→ **RAW DATA**

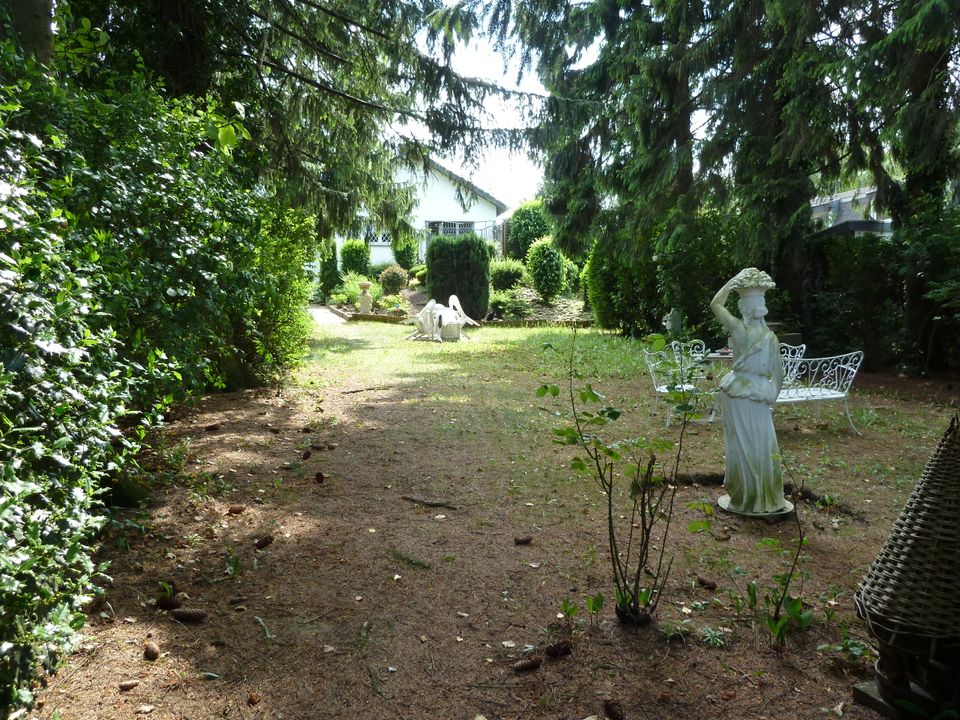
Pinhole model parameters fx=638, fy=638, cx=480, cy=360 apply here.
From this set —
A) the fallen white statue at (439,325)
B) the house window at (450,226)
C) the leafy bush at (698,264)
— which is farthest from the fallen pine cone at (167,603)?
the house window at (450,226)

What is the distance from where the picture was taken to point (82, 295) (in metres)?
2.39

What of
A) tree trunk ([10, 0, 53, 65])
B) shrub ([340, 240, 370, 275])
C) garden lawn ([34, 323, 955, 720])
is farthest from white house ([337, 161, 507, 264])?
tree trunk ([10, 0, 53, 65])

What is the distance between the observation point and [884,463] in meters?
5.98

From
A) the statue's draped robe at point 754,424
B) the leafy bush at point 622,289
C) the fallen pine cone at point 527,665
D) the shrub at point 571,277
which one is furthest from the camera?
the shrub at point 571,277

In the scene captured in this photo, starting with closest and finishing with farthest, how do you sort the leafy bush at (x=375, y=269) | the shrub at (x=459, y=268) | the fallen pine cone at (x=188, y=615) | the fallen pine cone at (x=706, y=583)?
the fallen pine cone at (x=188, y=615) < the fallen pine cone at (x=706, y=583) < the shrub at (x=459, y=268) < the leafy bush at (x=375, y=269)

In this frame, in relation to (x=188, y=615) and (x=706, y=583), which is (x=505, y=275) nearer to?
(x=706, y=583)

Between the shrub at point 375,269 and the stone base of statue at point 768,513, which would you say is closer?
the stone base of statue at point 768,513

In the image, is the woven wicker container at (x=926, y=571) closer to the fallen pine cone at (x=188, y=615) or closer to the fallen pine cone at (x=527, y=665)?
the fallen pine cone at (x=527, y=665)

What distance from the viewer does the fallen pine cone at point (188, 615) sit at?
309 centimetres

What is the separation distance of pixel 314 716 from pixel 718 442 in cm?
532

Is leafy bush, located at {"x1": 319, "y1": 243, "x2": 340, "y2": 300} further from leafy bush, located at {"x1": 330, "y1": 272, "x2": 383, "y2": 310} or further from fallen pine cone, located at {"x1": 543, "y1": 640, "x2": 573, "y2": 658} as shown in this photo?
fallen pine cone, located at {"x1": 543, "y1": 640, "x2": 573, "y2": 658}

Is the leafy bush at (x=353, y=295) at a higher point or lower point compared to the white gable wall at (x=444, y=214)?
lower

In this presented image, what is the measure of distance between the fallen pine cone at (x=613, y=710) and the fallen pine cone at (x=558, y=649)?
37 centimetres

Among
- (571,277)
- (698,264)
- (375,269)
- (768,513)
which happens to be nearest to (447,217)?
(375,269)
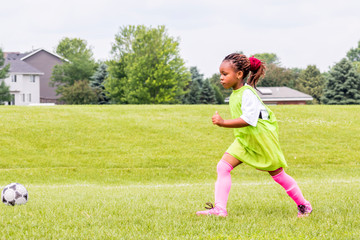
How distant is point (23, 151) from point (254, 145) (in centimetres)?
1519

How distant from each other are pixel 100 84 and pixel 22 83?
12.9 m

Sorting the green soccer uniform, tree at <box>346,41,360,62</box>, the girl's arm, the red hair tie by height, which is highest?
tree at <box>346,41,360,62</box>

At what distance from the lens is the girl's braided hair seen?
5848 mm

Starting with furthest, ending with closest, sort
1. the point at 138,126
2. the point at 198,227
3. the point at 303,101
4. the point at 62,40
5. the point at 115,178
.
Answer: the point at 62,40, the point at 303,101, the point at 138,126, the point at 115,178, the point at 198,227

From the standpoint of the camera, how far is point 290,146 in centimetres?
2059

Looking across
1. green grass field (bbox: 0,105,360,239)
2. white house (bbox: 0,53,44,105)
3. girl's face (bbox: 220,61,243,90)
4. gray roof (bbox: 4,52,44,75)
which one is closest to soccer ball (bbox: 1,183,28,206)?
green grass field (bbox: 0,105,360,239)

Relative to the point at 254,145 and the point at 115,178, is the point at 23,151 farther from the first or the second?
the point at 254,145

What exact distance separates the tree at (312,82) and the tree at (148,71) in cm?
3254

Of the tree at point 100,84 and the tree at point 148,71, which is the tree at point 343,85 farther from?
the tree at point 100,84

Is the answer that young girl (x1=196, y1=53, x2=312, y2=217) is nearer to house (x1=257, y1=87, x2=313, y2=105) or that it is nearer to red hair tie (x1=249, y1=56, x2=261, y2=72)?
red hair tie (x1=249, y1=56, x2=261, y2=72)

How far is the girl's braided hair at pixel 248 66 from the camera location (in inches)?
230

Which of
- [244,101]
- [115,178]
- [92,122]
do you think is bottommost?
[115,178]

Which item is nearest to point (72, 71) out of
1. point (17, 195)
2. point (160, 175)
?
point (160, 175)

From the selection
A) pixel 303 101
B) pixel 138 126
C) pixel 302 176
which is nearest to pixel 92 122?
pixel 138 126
* * *
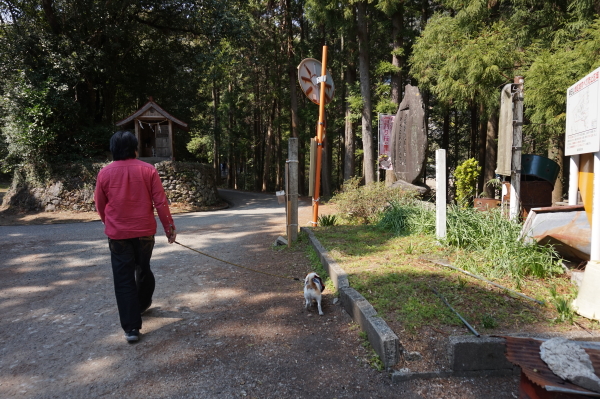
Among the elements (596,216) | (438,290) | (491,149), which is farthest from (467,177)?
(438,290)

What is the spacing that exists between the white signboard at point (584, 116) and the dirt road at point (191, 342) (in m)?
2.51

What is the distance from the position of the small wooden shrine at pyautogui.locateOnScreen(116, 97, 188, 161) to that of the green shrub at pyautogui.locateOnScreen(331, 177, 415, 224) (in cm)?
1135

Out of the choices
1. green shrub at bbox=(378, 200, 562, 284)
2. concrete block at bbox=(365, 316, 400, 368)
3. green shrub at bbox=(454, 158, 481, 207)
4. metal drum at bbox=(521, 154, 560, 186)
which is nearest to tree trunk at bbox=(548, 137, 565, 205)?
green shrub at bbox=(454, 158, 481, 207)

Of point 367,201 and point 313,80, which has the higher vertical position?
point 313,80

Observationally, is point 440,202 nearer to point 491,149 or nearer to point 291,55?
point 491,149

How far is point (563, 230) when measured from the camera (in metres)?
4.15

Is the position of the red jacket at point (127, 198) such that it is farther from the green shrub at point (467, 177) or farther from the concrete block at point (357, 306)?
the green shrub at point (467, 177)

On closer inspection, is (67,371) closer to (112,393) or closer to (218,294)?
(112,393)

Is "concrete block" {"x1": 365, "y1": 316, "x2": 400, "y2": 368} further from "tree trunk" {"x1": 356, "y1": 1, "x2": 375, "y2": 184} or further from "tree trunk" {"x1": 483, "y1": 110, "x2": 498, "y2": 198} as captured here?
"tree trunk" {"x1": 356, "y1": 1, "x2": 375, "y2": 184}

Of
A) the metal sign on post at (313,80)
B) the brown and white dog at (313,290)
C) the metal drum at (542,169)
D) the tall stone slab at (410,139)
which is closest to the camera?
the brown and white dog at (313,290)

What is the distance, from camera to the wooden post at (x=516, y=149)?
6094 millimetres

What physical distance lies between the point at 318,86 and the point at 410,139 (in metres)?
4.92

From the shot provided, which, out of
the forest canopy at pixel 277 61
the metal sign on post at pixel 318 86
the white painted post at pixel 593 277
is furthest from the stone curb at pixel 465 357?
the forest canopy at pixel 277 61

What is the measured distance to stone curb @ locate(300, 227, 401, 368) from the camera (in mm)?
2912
...
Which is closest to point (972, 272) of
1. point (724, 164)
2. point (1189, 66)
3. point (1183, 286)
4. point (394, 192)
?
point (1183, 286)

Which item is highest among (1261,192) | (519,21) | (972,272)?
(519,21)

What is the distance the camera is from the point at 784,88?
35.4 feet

→ **JOB**
Select every line in the records that contains the word "farthest".

→ **REPLY TO THE EXERCISE**
— which is farthest from the fallen pine cone at (167,603)?
is farthest from white house ([337, 161, 507, 264])?
In the scene captured in this photo, starting with closest and finishing with farthest, how do you sort the leafy bush at (x=375, y=269) | the shrub at (x=459, y=268) | the fallen pine cone at (x=188, y=615) | the fallen pine cone at (x=706, y=583)?
Among the elements (596,216) | (438,290) | (491,149), which is farthest from (467,177)?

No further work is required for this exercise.